PROVIDED MATERIAL –
•••••
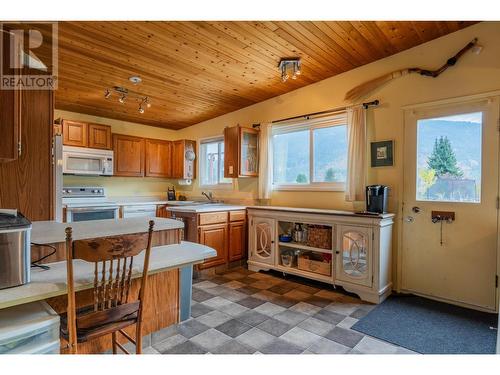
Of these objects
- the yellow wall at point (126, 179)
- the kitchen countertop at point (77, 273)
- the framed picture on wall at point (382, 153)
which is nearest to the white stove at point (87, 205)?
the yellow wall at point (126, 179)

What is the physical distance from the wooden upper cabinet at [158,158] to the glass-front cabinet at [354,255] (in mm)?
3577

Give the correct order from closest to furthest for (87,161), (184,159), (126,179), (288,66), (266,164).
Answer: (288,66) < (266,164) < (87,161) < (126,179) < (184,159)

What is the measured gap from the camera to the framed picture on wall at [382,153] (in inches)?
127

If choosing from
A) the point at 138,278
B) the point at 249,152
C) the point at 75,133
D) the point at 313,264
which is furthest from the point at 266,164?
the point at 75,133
•••••
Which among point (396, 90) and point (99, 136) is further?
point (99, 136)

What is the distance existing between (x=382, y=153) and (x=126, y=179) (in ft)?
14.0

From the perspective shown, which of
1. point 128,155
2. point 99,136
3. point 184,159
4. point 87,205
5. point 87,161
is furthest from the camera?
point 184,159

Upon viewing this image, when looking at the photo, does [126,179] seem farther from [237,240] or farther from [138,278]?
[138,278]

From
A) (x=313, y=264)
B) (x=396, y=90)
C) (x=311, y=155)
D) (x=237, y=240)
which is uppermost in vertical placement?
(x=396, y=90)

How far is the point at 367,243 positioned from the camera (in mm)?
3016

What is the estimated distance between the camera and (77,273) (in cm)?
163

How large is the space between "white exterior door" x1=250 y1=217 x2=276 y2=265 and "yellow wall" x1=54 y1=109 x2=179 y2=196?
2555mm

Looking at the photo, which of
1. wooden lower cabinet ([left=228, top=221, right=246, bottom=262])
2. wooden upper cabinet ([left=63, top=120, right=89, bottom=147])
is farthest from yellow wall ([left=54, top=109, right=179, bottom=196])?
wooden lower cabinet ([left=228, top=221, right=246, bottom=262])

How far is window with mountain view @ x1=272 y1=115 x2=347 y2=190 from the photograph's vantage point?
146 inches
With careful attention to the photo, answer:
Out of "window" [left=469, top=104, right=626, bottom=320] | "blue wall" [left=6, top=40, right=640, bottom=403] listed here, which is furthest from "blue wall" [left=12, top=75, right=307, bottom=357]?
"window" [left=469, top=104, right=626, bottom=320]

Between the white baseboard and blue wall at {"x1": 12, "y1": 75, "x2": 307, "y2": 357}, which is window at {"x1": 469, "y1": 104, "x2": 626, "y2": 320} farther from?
•••••
DIRECTION –
Please copy the records between the lines holding "What is the estimated" and "Between the white", inclusive, reproducing each line as it appears.

RESULT OF THE TASK –
What is the estimated distance between the camera and (77,273) (in cm)?
163

How large is the space between "white exterior door" x1=250 y1=217 x2=276 y2=265 and "yellow wall" x1=54 y1=109 x2=179 y2=196?
2555mm

Looking at the photo, which of
1. wooden lower cabinet ([left=228, top=221, right=246, bottom=262])
2. wooden upper cabinet ([left=63, top=120, right=89, bottom=147])
is farthest from yellow wall ([left=54, top=109, right=179, bottom=196])?
wooden lower cabinet ([left=228, top=221, right=246, bottom=262])

How far is window with mountain view @ x1=272 y1=115 x2=347 y2=190 from the photograph's vantage point?
146 inches
With careful attention to the photo, answer:
Out of "window" [left=469, top=104, right=626, bottom=320] | "blue wall" [left=6, top=40, right=640, bottom=403] listed here, which is furthest from "blue wall" [left=12, top=75, right=307, bottom=357]?
"window" [left=469, top=104, right=626, bottom=320]

Between the white baseboard and blue wall at {"x1": 12, "y1": 75, "x2": 307, "y2": 357}, which is window at {"x1": 469, "y1": 104, "x2": 626, "y2": 320} farther from?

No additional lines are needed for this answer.